Non-sudo users can't create resources (access denied)


Non-sudo users can’t create resources.
No matter if on root, child page, resource creation in collection…

Error message:
An error occurred…
Access denied.

Didn’t see any error message.
Played a lot with ACLs until I noticed, that only sudo users are able to create resources.

Any help is appreciated! Thank in advance!!

Step to reproduce

Don’t know how to reproduce. I have a lot of instances, but had newever this issue.

Observed behavior

Blank page with:
An error occurred…
Access denied.

Expected behavior

Resource form should appear.


MODX Revolution 2.8.3-pl
V-Server with Ubuntu 18.04.6 LTS
PHP 7.4.23
MariaDB 10.1.48

What context policy do you have set up for non-sudo users for the mgr?

From memory they’d need at minimum create and new_document, for the other resource types they now also need new_symlink, new_weblink, new_static_resource in the mgr context policy.

This might be a result of the Policy Template you used for the Context Access Policy you created for your non-sudo users. For example, if you used the ContextTemplate, ResourceTemplate, or ElementTemplate instead of the AdministratorTemplate, the users couldn’t have the permissions markh listed.

Thanks for your answers and hints, markh and bobray! :+1:

create, new_document, new_symlink, new_weblink and new_static_resource are in the editor Context Access Policy of mgr context.

My usual approach of starting with full admin rights and reduce them step by step didn’t work here.
Even if I assign administrator Context Access Policy for mgr context, I still get the error message above.

Unfortunately I wasn’t able to see any log entries. How would you debug this?

That’s really odd. The only thing I can think of is a plugin that executes for those pages and requires some other permission.

Can you show a screenshot of your user group > permissions > context access for both the affected and admin user groups, and also show the user group/role assignment for an affected user?

Of course, Mark.

Hope that helps! Thanks for your time.

Do your resources belong to resources groups that might be affected by Resource Group Access ACL entries?

So far no resource groups are assigned, bobray.

After backing up I yesterday tried to deactivate a few extras to check if they are the cause for this issue.
However, two of the extras could not be deactivated. Redactor and Content Blocks.
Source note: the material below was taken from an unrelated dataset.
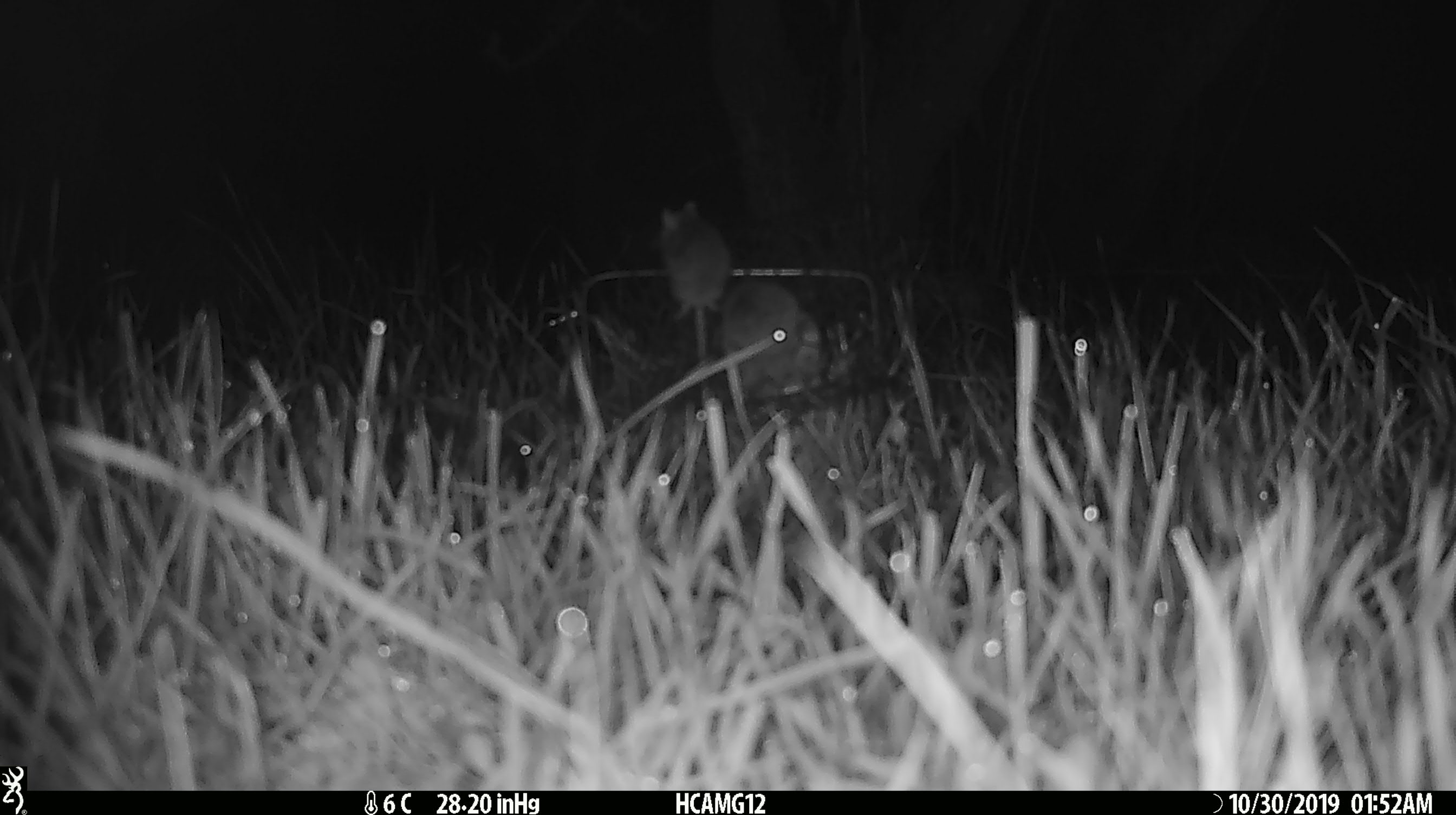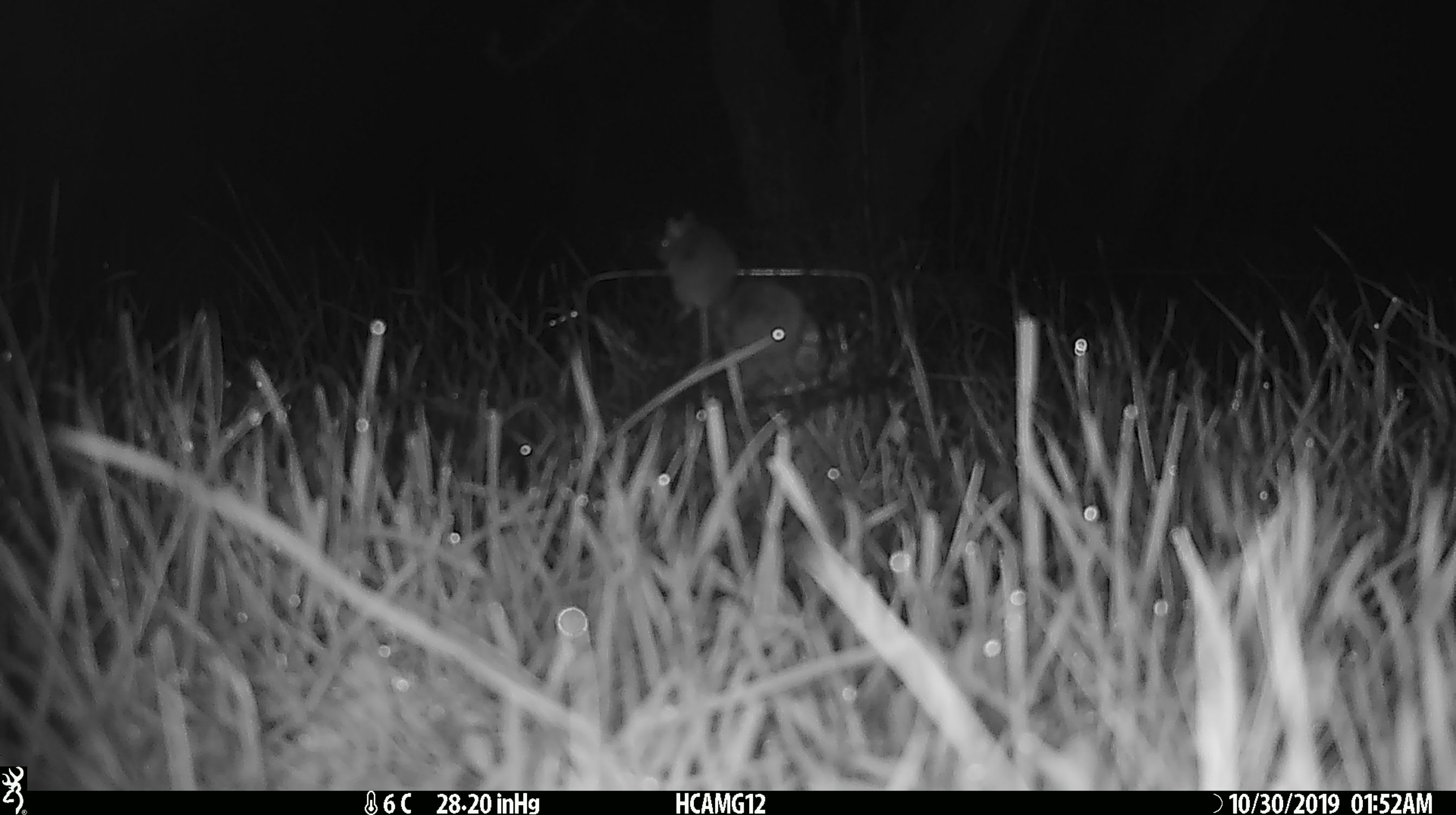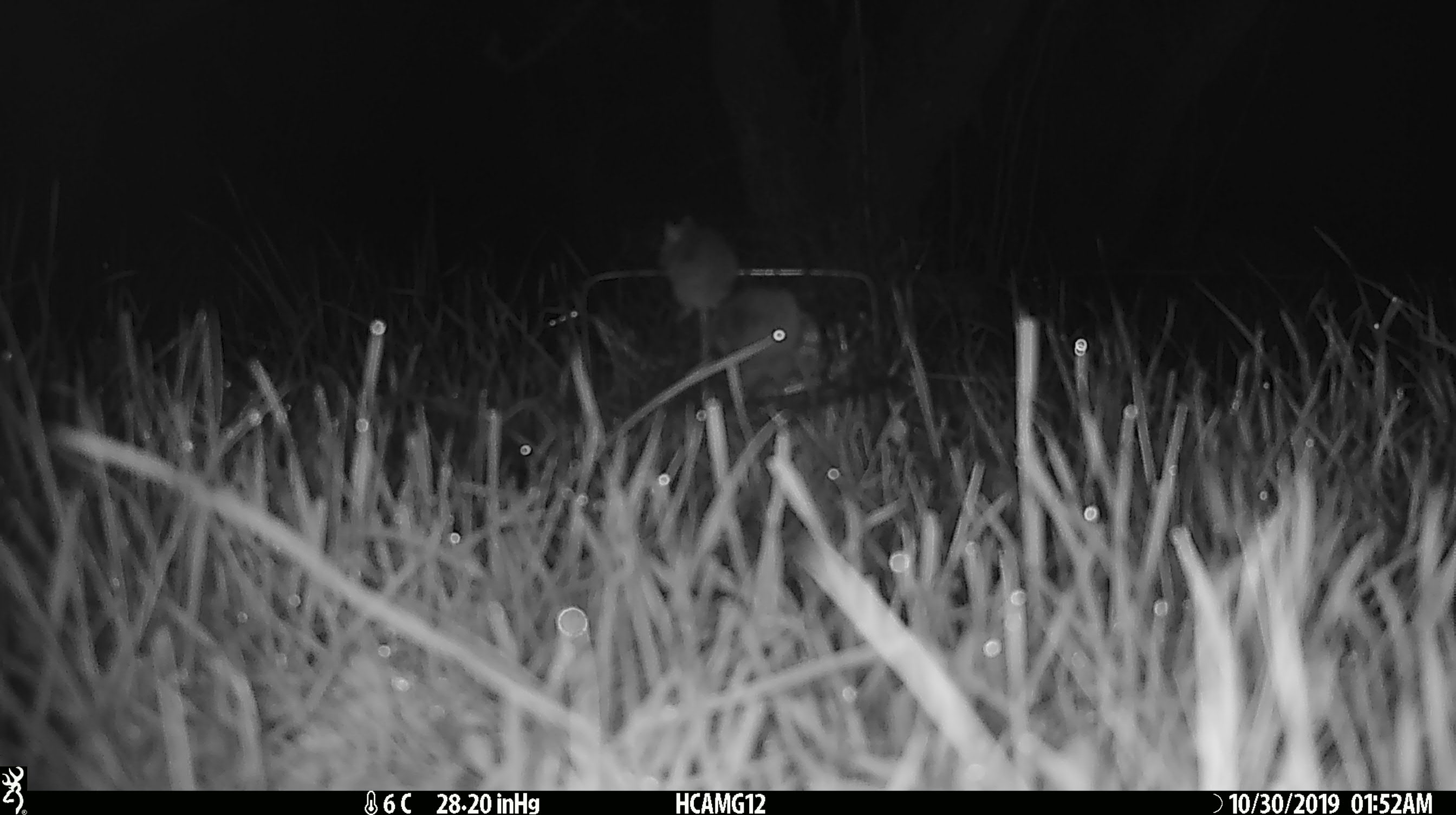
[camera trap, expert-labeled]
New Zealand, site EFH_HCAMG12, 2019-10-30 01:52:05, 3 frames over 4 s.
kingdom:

Today it seems, that both extras are not active (but still not correct deactivated in installer) and now I’m getting a blank page when I try to edit existing resources with non-sudo users.

Try deactivating their respective plugins in the Elements tab. Likely the uninstall failed for some reason (license?), removing the files but not the plugins leaving you with a partial install.

In your permissions, try replacing the Administrator policy on the web context with the standard Context policy?

Thanks for your help, Mark!

Removing cleanly and reinstalling Redactor and ContentBlocks works now. You were right, it should have been a licence issue.

Replacing the Administrator policy on the web context with the standard Context policy is useful, but unfortunately has not brought anything.

Now I could break it down to Redactor. If I uninstall it, non-sudo users can see the new-resource-form. If I install it, I still get: An error occurred… Access denied.

Hmm… interesting… after uninstalling Redactor and ContentBlocks, both respectively leave behind a Context Access-entry with blank Access Policy. Is that how it should be?

If I leave this old entry with blank Context Access-entry from Redactor and reinstall it, non-sudo users can create resources. Does this perhaps help to isolate the cause?

The Redactor and ContentBlocks policies/permissions only affect their respective component pages - I struggle to see how those would have any impact at all on creating a new resource. However if you believe Redactor is the differentiator here between when it works and when it doesn’t, please email with an admin and an affected login and I’ll take a look.

Thanks a lot, Mark.
So far I think it still has to do with Redactor at least and emailed you the needed credentials last wednesday. I am curious to find out exactly what the problem is. At least (with the empty access policies from removing redactor) I have a temporary workaround, therefore… no hurry.